-- Problem statement --
Pick up the article on prenatal hormone levels and autism after its final sentence and write what comes next.

-- Source passage --
######

Higher oestrogen levels in the womb linked with autism

A recent study, published in Molecular Psychiatry, has suggested that elevated levels of oestrogen during pregnancy is linked to the development of autism spectrum disorder in the foetus.

The study, which was conducted by scientists at the University of Cambridge and the State Serum Institute in Denmark, used amniotic fluid samples from the Danish biobank to identify 98 males diagnosed with autism spectrum disorder along with 177 male controls. The samples were then assayed for prenatal levels of oestradiol, oestriol, oestrone, and oestrone sulphate, using liquid chromatography tandem mass spectroscopy. Results showed that the four oestrogens were all significantly higher, on average, in the amniotic fluid samples of the 98 foetuses that developed autism, compared with controls.

######

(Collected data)
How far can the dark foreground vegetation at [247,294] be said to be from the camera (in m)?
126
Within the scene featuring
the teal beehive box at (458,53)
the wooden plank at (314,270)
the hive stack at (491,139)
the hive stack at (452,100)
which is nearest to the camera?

######

-- Reply --
Professor Simon Baron-Cohen, Director of the Autism Research Centre at the University of Cambridge, who led this study, said: ‘This new finding supports the idea that increased prenatal sex steroid hormones are one of the potential causes for the condition. Genetics is well established as another, and these hormones likely interact with genetic factors to affect the developing foetal brain.’

Boys are four times more likely than girls to be diagnosed with autism spectrum disorder. This new research supports earlier work in 2015 by the same team, which showed an association with higher uterine concentrations of prenatal androgen and the development of autism spectrum disorder in boys. Interestingly, the new data show that high levels of oestrogen during pregnancy are even more predictive of autism than elevated levels of prenatal androgen.

Professor Baren-Cohen warned that the results were not intended to be used to screen for autism spectrum disorder: ‘we are interested in understanding autism, not preventing it,” he said.